L’Heure de Cuba : L’heure juste
Après Tropique Nord et Haïti dans tous nos rêves, le cinéaste Jean-Daniel Lafond et la journaliste Michaëlle Jean sont allés à Cuba prendre le pouls d’un «grand petit pays» à la veille du 40e anniversaire de la révolution castriste.
Ils en ont rapporté L’Heure de Cuba, un document éclairé, intelligent, et honnête dans son refus de donner des réponses faciles à des questions complexes, et de simplifier les aspects contradictoires d’un pays à la recherche d’un second souffle.
Le point de départ: un reportage de Michaëlle Jean sur les relations canado-cubaines, rapports commerciaux et touristiques qui, depuis la visite officielle de Trudeau à Cuba, en 1976, ont peu à peu pris de l’ampleur. On y voit les dirigeants du Fonds de solidarité de la FTQ célébrer la signature d’un important contrat; on y apprend que la Sherritt, compagnie pétrolière canadienne, a investi 675 millions de dollars au pays de Fidel; on y rencontre des industriels qui veulent bien aider la révolution, à condition de faire leur beurre…
Présenté comme une lettre ouverte au chef de l’État cubain, L’Heure de Cuba lui demande s’il s’agit d’un «capitalisme à visage humain ou d’un socialisme qui fait des profits.»? Question pertinente dans un pays où les travailleurs sont payés en pesos, mais ne peuvent acheter qu’en dollars. Entre la langue de bois des ministres interviewés et le mutisme des gens de la rue – de l’enseignante à l’infirmière, en passant par le prêtre vaudou et l’économiste – , se dessine un pays dont les habitants sont coincés entre le passé et l’avenir.
Pourtant, Lafond et Jean (née avec la révolution, en Haïti, île voisine) ne condamnent pas hâtivement un régime qui, pour bien des pays des Caraïbes et d’Amérique, fut un modèle à suivre. Étouffé par l’embargo américain, affaibli par la glasnost, espérant évoluer sans perdre ses acquis, Cuba redoute de n’être, après la mort de Castro, qu’une autre destination soleil où la misère serait maquillée pour ne pas effrayer les touristes qui la font vivre. Certains pensent que le royaume du cigare en est déjà là…

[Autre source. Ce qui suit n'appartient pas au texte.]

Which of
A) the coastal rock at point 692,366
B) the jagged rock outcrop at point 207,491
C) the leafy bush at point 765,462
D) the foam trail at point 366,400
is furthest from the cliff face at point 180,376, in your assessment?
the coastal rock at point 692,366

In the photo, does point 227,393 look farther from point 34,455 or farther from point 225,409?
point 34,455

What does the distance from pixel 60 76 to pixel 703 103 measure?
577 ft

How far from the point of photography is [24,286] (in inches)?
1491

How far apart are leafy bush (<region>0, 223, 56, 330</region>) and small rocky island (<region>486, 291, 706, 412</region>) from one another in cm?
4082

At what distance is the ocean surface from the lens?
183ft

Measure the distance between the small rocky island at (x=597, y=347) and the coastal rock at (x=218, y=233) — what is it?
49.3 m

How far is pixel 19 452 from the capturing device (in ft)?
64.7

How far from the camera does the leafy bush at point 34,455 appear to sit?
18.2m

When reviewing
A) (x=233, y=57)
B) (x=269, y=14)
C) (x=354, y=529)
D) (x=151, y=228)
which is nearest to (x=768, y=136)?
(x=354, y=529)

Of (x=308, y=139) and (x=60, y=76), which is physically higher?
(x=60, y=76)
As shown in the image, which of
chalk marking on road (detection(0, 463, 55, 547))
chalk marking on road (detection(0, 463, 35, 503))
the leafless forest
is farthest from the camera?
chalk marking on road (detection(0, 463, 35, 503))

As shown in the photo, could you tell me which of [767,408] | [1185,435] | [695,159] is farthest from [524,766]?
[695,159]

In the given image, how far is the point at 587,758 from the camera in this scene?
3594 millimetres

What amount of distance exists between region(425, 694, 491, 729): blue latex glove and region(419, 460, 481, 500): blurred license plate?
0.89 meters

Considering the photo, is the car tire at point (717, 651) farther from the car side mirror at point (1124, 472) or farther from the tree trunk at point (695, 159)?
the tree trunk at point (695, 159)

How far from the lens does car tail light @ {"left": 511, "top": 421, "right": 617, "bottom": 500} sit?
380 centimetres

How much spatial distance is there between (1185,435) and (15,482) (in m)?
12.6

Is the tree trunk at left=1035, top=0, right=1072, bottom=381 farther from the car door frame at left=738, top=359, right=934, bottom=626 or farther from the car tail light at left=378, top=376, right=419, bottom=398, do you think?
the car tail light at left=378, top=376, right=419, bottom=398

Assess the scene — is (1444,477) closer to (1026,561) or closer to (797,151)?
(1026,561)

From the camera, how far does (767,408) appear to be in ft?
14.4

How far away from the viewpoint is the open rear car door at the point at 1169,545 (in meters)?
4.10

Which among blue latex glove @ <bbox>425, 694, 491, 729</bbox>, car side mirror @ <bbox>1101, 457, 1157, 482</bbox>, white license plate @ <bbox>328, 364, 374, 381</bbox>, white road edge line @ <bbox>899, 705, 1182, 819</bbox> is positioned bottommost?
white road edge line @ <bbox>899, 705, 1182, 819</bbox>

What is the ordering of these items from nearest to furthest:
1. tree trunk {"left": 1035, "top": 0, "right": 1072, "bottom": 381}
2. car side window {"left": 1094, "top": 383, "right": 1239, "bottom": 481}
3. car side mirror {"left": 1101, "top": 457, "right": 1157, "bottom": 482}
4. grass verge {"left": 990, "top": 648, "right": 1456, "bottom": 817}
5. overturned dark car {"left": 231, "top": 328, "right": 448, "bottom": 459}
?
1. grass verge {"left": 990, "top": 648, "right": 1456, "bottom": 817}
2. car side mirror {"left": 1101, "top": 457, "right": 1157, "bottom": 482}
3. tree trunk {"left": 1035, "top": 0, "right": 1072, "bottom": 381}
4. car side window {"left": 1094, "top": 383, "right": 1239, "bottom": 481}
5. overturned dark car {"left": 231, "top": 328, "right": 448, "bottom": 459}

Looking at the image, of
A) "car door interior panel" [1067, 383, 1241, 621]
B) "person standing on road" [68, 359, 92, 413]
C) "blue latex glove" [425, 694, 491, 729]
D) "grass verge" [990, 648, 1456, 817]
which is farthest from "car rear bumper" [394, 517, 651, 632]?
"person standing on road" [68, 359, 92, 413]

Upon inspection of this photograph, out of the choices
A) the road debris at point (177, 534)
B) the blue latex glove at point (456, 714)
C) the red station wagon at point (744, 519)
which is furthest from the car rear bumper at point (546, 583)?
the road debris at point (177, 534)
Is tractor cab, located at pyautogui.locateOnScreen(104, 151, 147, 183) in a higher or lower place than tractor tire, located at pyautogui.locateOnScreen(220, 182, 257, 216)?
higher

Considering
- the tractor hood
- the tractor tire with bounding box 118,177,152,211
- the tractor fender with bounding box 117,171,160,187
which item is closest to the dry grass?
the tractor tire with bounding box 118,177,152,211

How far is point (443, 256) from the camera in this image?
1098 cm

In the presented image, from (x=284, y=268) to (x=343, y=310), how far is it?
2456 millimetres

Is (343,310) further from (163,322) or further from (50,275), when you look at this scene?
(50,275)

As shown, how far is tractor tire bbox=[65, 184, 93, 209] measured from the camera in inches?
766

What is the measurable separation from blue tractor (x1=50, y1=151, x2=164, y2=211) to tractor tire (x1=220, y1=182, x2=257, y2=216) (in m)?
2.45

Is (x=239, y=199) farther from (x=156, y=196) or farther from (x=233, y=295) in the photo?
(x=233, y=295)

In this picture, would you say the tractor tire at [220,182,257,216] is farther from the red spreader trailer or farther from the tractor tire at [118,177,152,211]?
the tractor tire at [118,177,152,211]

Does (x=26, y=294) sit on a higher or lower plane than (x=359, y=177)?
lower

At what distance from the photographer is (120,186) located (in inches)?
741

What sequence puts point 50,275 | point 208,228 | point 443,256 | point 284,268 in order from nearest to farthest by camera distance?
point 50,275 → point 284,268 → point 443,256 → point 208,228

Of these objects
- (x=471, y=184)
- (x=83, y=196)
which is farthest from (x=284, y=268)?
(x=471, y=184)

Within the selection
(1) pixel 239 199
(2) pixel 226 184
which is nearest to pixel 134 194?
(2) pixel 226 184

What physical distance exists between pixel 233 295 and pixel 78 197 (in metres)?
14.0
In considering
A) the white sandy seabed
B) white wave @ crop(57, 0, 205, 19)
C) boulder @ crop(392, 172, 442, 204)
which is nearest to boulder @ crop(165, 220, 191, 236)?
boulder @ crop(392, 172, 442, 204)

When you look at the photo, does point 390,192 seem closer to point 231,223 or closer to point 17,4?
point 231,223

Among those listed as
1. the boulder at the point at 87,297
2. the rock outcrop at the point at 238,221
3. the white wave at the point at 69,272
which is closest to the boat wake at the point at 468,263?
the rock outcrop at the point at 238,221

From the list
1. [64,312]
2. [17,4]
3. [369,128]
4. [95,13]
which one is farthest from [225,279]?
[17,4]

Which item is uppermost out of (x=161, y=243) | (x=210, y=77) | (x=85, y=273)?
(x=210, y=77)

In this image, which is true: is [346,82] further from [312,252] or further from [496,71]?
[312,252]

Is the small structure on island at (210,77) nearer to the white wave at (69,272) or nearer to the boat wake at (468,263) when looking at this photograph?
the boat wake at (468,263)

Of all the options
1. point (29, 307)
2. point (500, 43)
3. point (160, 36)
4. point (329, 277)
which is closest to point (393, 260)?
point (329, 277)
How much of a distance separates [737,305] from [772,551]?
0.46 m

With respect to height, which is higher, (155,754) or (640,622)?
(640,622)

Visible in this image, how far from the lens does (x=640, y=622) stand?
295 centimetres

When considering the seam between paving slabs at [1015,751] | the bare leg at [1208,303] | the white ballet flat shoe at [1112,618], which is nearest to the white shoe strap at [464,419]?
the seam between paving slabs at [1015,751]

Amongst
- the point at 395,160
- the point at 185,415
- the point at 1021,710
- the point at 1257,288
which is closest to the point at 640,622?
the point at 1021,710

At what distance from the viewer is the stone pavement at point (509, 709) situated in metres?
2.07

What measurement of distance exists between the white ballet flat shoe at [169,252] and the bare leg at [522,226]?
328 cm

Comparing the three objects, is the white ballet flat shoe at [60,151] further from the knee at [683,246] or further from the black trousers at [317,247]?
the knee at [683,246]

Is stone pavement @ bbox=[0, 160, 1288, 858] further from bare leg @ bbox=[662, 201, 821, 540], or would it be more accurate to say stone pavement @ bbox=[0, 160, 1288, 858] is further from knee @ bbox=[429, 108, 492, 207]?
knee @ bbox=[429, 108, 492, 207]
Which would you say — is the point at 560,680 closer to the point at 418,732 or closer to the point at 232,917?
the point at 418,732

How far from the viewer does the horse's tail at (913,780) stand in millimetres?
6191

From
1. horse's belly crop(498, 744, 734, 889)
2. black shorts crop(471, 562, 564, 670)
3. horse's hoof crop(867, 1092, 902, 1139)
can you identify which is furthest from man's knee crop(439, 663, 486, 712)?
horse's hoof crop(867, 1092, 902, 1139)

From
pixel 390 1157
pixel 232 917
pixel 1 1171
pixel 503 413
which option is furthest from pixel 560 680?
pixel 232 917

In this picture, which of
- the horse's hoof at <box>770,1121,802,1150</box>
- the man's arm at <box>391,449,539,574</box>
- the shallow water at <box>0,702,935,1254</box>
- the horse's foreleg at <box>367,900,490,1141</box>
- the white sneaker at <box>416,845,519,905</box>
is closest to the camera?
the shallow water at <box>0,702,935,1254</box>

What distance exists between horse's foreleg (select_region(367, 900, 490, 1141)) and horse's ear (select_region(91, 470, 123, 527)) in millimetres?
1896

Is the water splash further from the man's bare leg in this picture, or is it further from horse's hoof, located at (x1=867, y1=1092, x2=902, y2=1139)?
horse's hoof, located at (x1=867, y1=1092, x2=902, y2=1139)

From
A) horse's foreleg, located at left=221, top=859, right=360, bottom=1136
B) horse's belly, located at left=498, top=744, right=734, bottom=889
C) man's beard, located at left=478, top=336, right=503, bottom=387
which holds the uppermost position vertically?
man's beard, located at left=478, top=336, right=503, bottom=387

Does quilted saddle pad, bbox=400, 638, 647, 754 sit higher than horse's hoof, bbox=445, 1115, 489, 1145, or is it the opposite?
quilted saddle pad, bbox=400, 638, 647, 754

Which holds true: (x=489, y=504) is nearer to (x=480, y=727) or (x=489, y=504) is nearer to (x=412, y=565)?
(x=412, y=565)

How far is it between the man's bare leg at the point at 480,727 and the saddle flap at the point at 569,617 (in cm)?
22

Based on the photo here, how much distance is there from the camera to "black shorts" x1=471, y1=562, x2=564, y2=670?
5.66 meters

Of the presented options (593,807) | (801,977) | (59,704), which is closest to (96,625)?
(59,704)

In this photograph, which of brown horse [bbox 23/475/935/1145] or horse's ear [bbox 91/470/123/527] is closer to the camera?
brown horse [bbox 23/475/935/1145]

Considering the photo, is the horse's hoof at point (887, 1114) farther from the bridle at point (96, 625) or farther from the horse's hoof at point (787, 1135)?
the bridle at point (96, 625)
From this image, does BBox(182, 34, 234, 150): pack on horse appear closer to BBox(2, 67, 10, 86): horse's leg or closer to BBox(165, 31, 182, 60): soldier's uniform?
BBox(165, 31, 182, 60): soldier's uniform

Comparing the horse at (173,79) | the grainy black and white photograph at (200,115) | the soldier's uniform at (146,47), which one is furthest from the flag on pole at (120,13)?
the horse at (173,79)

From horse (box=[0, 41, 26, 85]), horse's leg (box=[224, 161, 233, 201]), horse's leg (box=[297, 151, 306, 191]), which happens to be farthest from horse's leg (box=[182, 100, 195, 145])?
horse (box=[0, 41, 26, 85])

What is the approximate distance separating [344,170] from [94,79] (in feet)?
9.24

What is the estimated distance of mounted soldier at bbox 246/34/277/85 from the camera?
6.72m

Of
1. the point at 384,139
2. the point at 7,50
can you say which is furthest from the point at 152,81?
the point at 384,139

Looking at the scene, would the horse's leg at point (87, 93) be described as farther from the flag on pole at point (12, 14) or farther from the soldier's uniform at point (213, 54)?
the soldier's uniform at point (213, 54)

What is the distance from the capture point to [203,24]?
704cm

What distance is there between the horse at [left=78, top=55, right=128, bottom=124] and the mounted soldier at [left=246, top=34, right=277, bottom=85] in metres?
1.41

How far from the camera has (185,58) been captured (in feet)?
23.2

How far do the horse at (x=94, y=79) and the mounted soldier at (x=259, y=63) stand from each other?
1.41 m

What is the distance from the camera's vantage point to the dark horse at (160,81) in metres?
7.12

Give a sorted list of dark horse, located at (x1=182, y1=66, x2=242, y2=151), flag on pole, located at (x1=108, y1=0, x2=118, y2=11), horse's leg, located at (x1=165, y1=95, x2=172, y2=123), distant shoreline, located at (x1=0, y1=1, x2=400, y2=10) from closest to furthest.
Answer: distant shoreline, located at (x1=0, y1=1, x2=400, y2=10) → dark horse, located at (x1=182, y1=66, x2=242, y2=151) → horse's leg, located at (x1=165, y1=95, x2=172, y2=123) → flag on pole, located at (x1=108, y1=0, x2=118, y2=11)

Produit par InformAction qui, depuis 1971, s’occupe de films d’auteur à saveur socio-politique (Mystère B., Haïti dans tous nos rêves, Visionnaires), L’Heure de Cuba n’évite pas les problèmes posés par la misère, la prostitution, la corruption et, surtout, la censure; mais, à mi-chemin entre l’observateur étranger et un regard de l’intérieur, ce film empathique et lucide constitue un excellent point de départ pour qui veut en savoir plus long. Les projections seront d’ailleurs suivies de débats en présence de Jean-Daniel Lafond et de Michaëlle Jean.